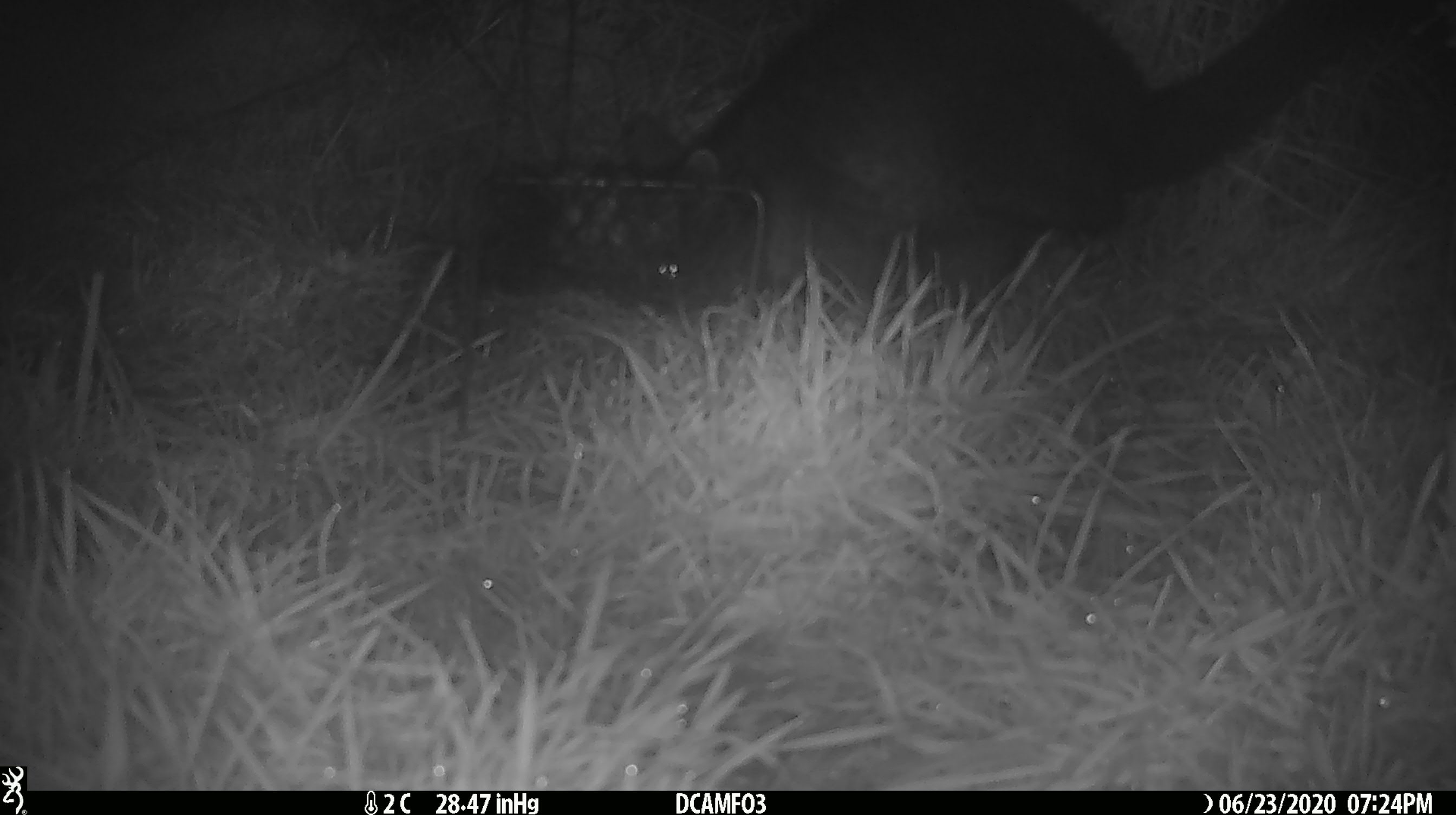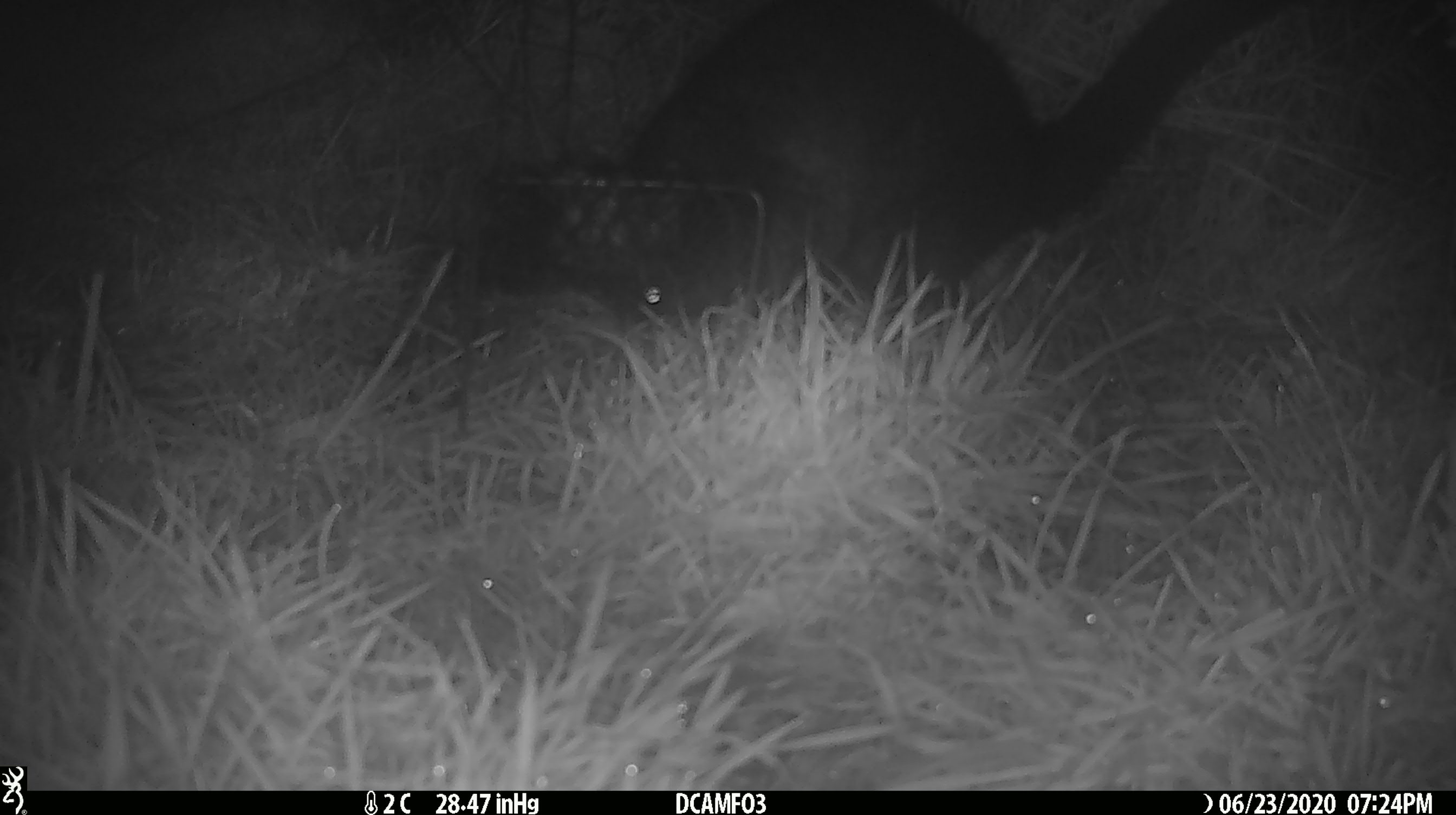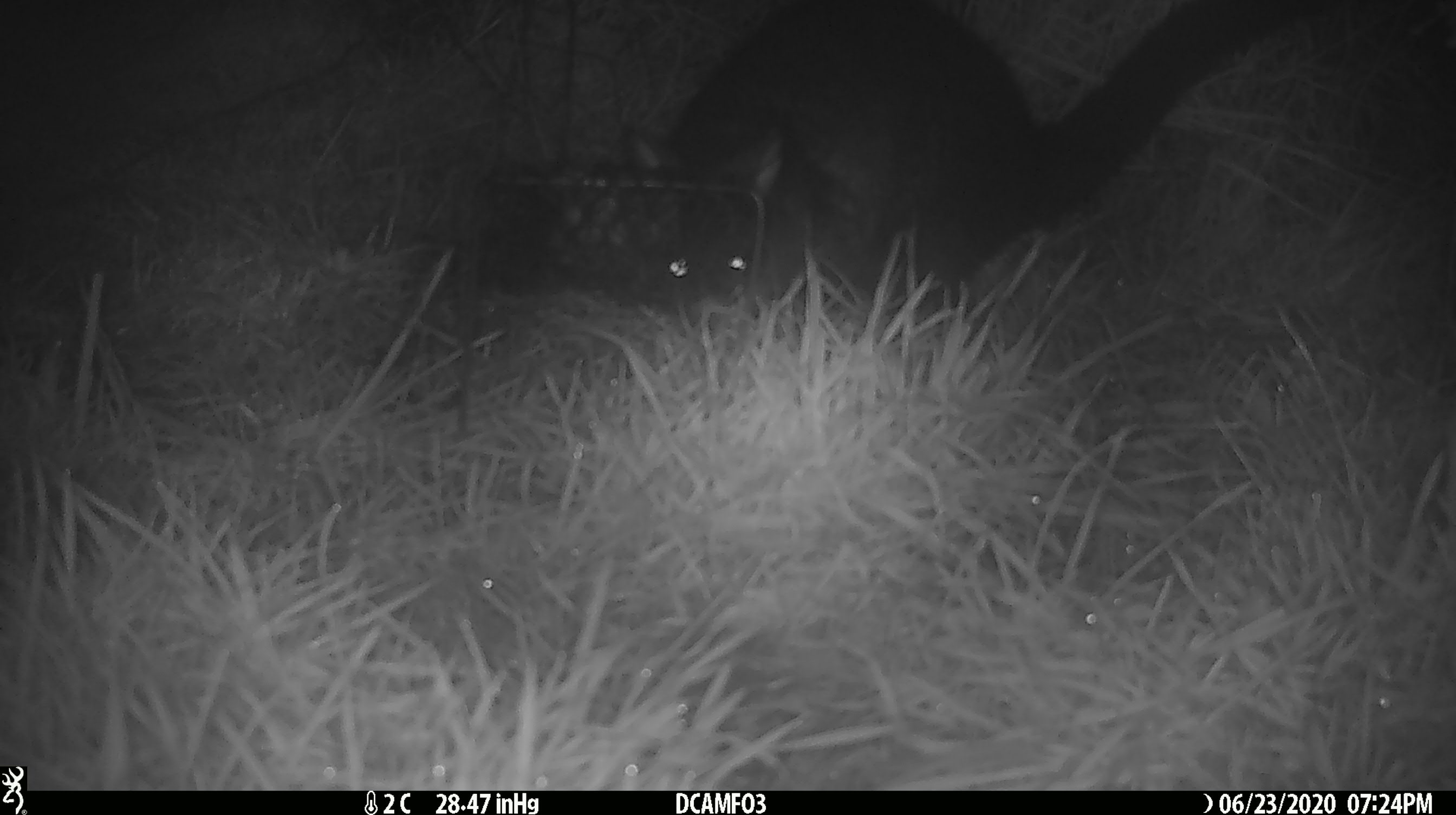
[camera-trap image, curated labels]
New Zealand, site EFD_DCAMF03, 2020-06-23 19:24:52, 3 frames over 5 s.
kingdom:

_Task description_.
For this exercise, write out the listing verbatim and leave every image out.

_Solved problem_.
[camera-trap image, curated labels]
New Zealand, site EFD_DCAMF03, 2020-06-23 19:24:52, 3 frames over 5 s.
kingdom:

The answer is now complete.